[Dataset entries]

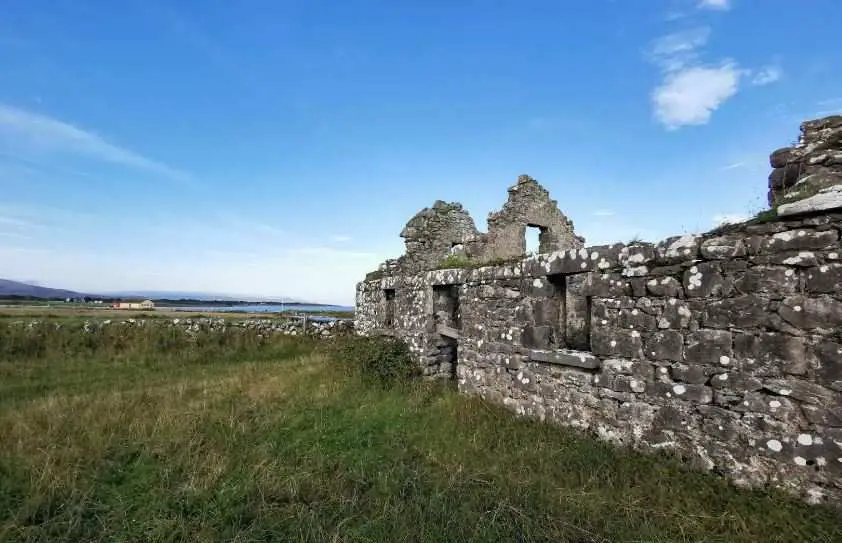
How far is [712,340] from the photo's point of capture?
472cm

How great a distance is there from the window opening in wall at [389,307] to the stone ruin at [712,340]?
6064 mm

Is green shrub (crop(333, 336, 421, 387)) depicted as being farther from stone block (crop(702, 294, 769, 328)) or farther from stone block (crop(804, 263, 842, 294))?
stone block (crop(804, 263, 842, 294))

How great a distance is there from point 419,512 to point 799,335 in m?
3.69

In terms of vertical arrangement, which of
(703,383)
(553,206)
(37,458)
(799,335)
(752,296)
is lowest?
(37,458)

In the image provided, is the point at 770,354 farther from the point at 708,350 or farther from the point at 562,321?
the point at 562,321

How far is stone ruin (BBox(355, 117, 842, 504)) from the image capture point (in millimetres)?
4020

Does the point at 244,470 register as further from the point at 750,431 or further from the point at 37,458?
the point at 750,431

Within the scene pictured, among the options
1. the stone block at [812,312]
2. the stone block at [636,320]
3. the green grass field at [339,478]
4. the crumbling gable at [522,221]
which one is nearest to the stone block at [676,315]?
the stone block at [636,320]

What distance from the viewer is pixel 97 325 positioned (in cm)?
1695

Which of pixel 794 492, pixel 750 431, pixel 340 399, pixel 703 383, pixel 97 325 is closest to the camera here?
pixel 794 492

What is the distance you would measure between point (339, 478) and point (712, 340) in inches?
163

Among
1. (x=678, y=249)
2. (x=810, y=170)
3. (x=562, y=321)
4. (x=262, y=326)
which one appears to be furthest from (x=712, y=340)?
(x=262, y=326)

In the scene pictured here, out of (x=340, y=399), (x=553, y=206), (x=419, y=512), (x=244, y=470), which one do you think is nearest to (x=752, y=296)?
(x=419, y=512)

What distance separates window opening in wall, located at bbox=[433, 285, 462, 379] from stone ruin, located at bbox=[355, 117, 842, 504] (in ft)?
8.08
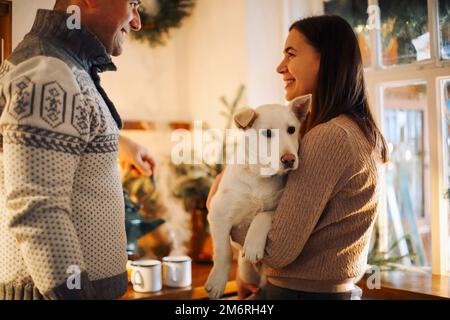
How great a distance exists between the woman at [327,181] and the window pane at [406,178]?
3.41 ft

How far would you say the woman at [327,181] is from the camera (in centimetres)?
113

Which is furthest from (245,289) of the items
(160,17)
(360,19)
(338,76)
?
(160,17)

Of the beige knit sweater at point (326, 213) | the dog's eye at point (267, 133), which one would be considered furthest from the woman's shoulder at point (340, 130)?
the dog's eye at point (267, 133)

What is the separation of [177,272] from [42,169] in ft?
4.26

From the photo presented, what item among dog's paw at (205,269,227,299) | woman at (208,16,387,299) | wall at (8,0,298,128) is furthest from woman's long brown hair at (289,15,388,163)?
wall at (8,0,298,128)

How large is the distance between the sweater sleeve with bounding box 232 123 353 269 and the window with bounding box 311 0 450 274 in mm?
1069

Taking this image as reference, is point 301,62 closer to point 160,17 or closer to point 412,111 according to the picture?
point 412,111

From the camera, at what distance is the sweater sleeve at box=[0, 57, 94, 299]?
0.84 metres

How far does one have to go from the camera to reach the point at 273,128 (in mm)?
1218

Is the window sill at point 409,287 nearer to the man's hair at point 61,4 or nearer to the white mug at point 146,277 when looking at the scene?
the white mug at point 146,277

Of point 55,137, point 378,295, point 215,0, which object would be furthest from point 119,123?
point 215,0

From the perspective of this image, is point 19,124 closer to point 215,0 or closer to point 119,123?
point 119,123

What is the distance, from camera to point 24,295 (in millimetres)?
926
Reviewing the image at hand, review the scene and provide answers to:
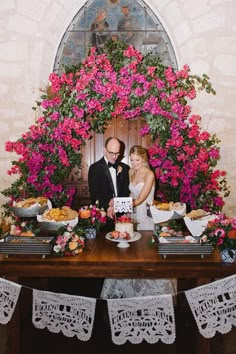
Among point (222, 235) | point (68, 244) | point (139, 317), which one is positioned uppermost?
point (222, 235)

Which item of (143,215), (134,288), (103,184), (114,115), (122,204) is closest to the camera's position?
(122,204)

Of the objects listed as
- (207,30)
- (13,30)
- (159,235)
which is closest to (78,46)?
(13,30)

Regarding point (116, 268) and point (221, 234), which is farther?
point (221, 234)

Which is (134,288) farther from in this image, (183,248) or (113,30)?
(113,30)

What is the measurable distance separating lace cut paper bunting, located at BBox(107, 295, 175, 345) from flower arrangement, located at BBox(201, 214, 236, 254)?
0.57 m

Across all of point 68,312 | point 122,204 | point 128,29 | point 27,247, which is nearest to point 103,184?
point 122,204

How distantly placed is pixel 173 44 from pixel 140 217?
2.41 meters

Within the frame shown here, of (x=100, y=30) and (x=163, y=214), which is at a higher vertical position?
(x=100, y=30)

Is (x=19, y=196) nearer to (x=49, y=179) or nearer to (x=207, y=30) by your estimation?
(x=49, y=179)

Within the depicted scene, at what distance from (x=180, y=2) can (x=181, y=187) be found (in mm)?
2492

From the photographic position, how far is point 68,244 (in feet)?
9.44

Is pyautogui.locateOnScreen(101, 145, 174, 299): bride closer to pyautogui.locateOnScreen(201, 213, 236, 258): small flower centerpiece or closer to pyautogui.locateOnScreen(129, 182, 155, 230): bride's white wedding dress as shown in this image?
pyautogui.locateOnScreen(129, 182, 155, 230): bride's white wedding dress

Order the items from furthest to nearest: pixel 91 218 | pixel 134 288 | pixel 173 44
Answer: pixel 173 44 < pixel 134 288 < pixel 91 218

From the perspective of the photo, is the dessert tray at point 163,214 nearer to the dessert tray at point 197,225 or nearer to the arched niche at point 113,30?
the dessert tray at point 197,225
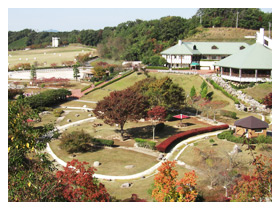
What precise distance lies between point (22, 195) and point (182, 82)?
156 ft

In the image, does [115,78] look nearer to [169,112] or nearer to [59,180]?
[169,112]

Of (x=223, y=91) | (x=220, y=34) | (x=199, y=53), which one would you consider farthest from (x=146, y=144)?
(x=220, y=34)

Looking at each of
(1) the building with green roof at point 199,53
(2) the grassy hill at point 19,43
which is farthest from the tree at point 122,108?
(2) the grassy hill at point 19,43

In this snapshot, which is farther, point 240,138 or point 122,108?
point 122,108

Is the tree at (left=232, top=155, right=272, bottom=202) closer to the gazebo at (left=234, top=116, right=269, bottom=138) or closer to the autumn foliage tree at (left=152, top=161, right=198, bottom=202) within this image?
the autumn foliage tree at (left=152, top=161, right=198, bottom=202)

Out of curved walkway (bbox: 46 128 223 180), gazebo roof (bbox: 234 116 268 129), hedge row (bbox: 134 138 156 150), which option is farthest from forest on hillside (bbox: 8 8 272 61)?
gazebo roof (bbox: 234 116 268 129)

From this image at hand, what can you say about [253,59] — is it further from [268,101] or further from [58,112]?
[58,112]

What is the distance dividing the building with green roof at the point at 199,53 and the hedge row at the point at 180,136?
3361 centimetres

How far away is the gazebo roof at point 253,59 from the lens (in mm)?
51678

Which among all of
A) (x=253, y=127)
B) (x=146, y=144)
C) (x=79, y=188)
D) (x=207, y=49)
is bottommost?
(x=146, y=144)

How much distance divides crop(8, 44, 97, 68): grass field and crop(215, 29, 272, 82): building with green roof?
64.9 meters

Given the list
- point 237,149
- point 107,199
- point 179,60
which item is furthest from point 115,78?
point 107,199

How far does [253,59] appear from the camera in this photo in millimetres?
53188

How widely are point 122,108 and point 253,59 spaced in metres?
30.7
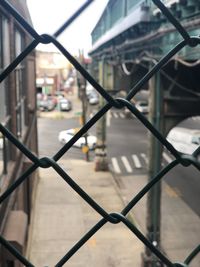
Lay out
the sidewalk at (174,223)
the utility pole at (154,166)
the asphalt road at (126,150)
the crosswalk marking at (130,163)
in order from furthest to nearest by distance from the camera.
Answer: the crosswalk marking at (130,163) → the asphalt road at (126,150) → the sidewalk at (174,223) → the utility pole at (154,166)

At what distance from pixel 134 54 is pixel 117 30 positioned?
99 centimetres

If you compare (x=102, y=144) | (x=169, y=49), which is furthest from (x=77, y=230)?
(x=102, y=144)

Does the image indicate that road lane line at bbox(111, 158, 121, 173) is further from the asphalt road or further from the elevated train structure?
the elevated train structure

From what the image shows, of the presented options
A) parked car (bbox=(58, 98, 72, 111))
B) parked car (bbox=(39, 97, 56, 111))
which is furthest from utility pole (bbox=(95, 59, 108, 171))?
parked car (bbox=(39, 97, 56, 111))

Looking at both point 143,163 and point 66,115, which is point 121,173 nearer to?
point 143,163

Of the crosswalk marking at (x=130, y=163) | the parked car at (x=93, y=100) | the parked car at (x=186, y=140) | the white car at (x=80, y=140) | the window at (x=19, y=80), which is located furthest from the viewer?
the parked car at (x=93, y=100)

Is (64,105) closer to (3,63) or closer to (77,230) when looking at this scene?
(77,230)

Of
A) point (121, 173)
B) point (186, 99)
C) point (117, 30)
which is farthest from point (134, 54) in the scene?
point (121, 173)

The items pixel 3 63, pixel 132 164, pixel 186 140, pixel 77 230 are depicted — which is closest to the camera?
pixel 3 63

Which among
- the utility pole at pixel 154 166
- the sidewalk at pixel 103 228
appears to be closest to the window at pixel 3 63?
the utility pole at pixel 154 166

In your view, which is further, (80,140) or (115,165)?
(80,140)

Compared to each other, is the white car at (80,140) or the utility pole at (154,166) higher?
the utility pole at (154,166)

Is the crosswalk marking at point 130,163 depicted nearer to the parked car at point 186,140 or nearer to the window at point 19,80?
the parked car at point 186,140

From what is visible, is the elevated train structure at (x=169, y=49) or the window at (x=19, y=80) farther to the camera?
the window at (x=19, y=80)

* _TASK_
Update the entries from the line containing "The items pixel" through the end, replacing "crosswalk marking" with "pedestrian crossing" and leaving all else unchanged.

* _REPLY TO THE EXERCISE_
The items pixel 3 63, pixel 132 164, pixel 186 140, pixel 77 230 are depicted — which is closest to the camera?
pixel 3 63

Which among
- the utility pole at pixel 154 166
- the sidewalk at pixel 103 228
appears to be closest to the window at pixel 3 63?
the utility pole at pixel 154 166

In your view, which is further, (80,140) or (115,165)?
(80,140)

Compared to each other, is the white car at (80,140) or the utility pole at (154,166) higher?
the utility pole at (154,166)

Is the pedestrian crossing at point 130,163 depicted nearer to the parked car at point 186,140 or nearer to the window at point 19,80?
the parked car at point 186,140

From what is visible, is the elevated train structure at (x=169, y=49) or the window at (x=19, y=80) farther to the camera?
the window at (x=19, y=80)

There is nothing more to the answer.